Join The Musicians’ Coalition Not For Your Résumé, But For Yourself

Tucked away in the basement of Pomona College’s Walker Hall lies a treasure trove of musical instruments. All of the items one would need to start a band – guitars, bass guitars, amps, microphones, a keyboard, a drum kit – are available for use by members of the Pomona College Musicians’ Coalition.

David Cremins PO ’18 and Isaac Harris PO ’18 restarted the Musicians’ Coalition in 2015 after noting the lack of student bands on campus. They revamped the underutilized Walker practice room, turning it into a low-pressure environment where students can come together and make music.

“[The Musicians’ Coalition] seeks to foster musical engagement and create performance opportunities for student artists on Pomona’s campus and also across the 5Cs,” said Cremins. “We provide a practice space for members of the club to come together, jam, get to know each other, and form bands.”

Since its inception, the official Musicians’ Coalition club has swelled to nearly 80 members, not including other people who use the room or participate in the community. In addition to Cremins and Harris, the coalition is led by Celia Eydeland PO ’18, Cary Friday PO ’20, Libby George PO ’20, Jack Litle PO ’18, Coleman Solis PO ’19, and Olivia Wood PO ’19. Though the coalition is funded solely by ASPC and only Pomona students have swipe access to the practice room, students from the other Claremont Colleges are welcome to join bands and partake in Musicians’ Coalition events.

The Musicians’ Coalition hosts semi-weekly jam sessions in the practice room as well as open mics and concerts. This past Friday the coalition held the sixth Doms Rock in Doms Lounge, showcasing the music of four student bands. Musicians’ Coalition events provide an alternative to the dominant 5C party culture, aiming to emulate the sort of atmosphere one would find at a larger university’s house shows.

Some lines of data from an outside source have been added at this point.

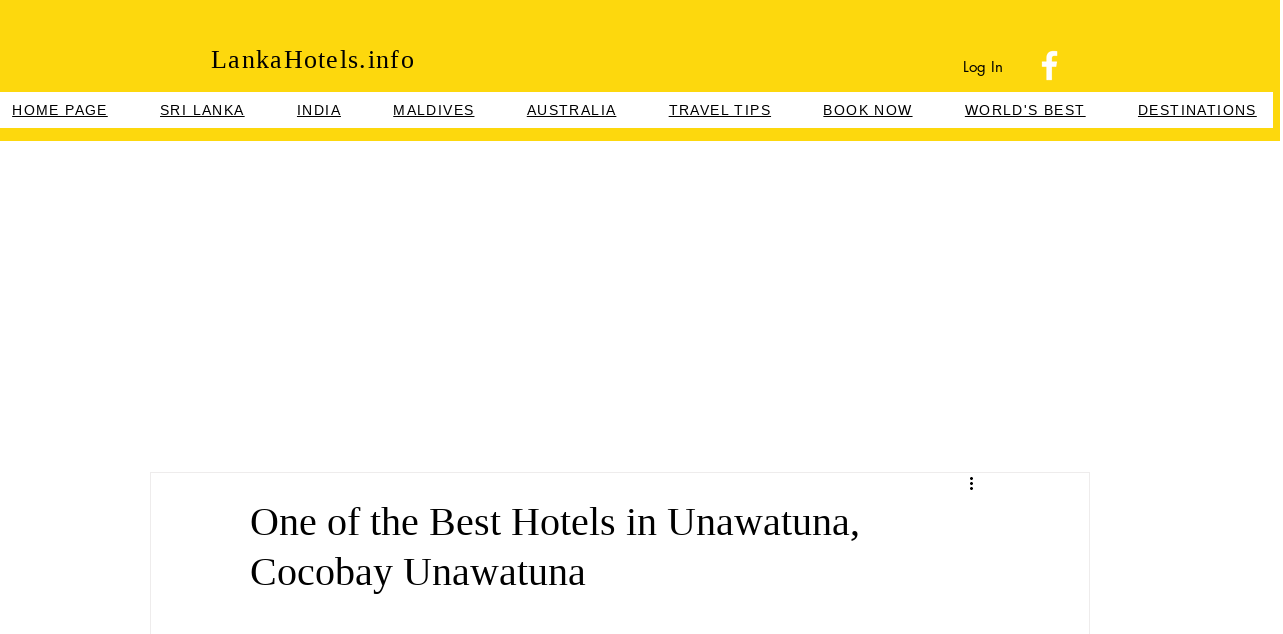

--- FILE ---
content_type: text/html; charset=utf-8
request_url: https://www.google.com/recaptcha/api2/aframe
body_size: 268
content:
<!DOCTYPE HTML><html><head><meta http-equiv="content-type" content="text/html; charset=UTF-8"></head><body><script nonce="4gXvPSFvYUIege5V7XmV6w">/** Anti-fraud and anti-abuse applications only. See google.com/recaptcha */ try{var clients={'sodar':'https://pagead2.googlesyndication.com/pagead/sodar?'};window.addEventListener("message",function(a){try{if(a.source===window.parent){var b=JSON.parse(a.data);var c=clients[b['id']];if(c){var d=document.createElement('img');d.src=c+b['params']+'&rc='+(localStorage.getItem("rc::a")?sessionStorage.getItem("rc::b"):"");window.document.body.appendChild(d);sessionStorage.setItem("rc::e",parseInt(sessionStorage.getItem("rc::e")||0)+1);localStorage.setItem("rc::h",'1769058817767');}}}catch(b){}});window.parent.postMessage("_grecaptcha_ready", "*");}catch(b){}</script></body></html>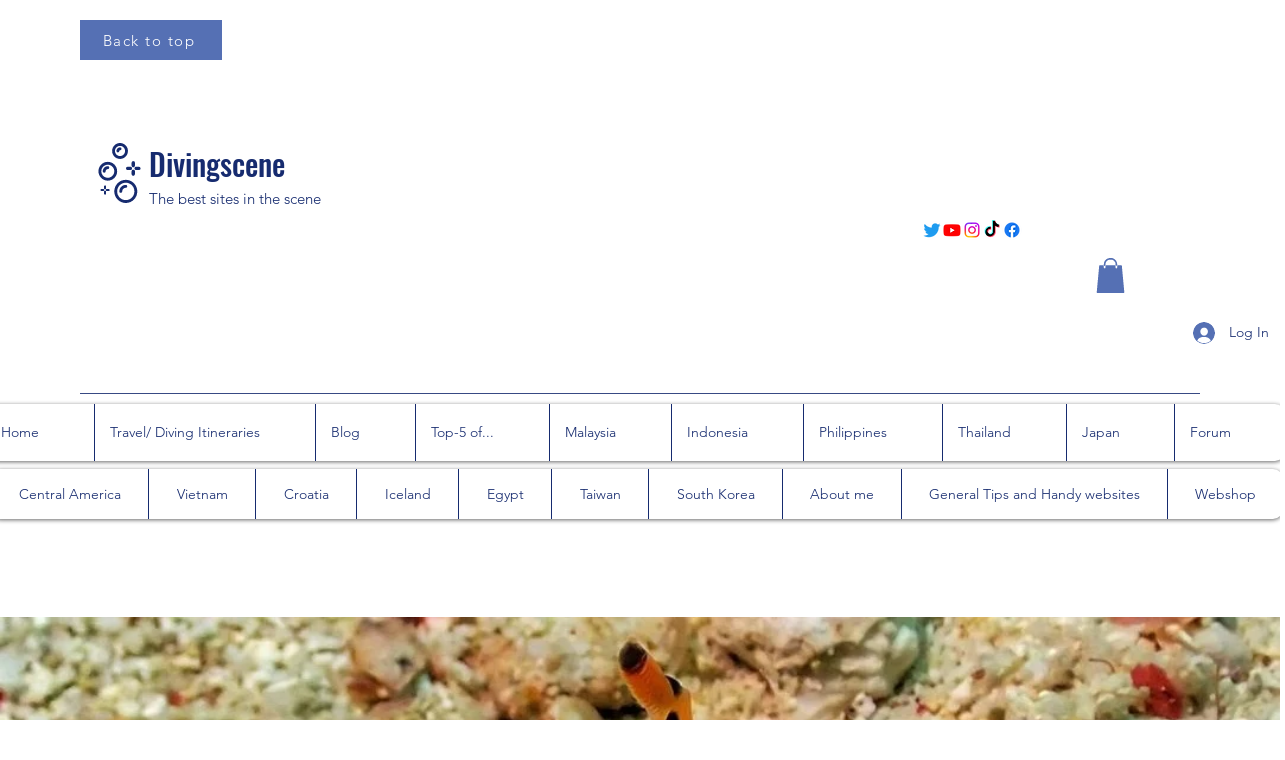

--- FILE ---
content_type: text/html; charset=utf-8
request_url: https://www.google.com/recaptcha/api2/aframe
body_size: 268
content:
<!DOCTYPE HTML><html><head><meta http-equiv="content-type" content="text/html; charset=UTF-8"></head><body><script nonce="XZNA4YmI-0WYqztYg7tN4g">/** Anti-fraud and anti-abuse applications only. See google.com/recaptcha */ try{var clients={'sodar':'https://pagead2.googlesyndication.com/pagead/sodar?'};window.addEventListener("message",function(a){try{if(a.source===window.parent){var b=JSON.parse(a.data);var c=clients[b['id']];if(c){var d=document.createElement('img');d.src=c+b['params']+'&rc='+(localStorage.getItem("rc::a")?sessionStorage.getItem("rc::b"):"");window.document.body.appendChild(d);sessionStorage.setItem("rc::e",parseInt(sessionStorage.getItem("rc::e")||0)+1);localStorage.setItem("rc::h",'1769410957159');}}}catch(b){}});window.parent.postMessage("_grecaptcha_ready", "*");}catch(b){}</script></body></html>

“When we were first-years, Pomona’s party scene primarily consisted of these weekly parties, many of which have since been banned, that were very alcohol-fueled and dancing-fueled,” said Cremins. “It’s a qualitatively different experience to go see a live band that might have your friends in it rather than going to see some rather anonymous DJ.”

This school year saw the reboot of Walker Coffee House, an open mic event that aims to provide a casual, inclusive atmosphere with less pressure than a formal concert. “We wanted to have a Motley-like space and to give people who don’t have super concrete bands or anything just the chance to do whatever they want,” said George. Eydeland added that some people prepare pieces while others might decide last minute to perform. So far, there have been two Walker Coffee Houses this semester.

Starting a band can seem daunting, and the coalition seeks to change that. Friday found fellow student musicians with similar tastes simply by going to events and joining the Musicians’ Coalition. She emphasized that even people without much exposure to making music are encouraged to get involved with the coalition.

When asked what the importance was of student bands on campus, Wood said, “It’s very difficult to find clubs or people at Pomona who are willing or able to devote time to things that aren’t going to directly benefit their academic or career goals. The Musicians’ Coalition shows people that it’s good to be engaged in music, it’s good to be creative – not because it’s going to help you get a job, or get into grad school, but because making music is a wonderful thing to do.”

Eydeland added, “If you’re not in a band in college – what are you doing?”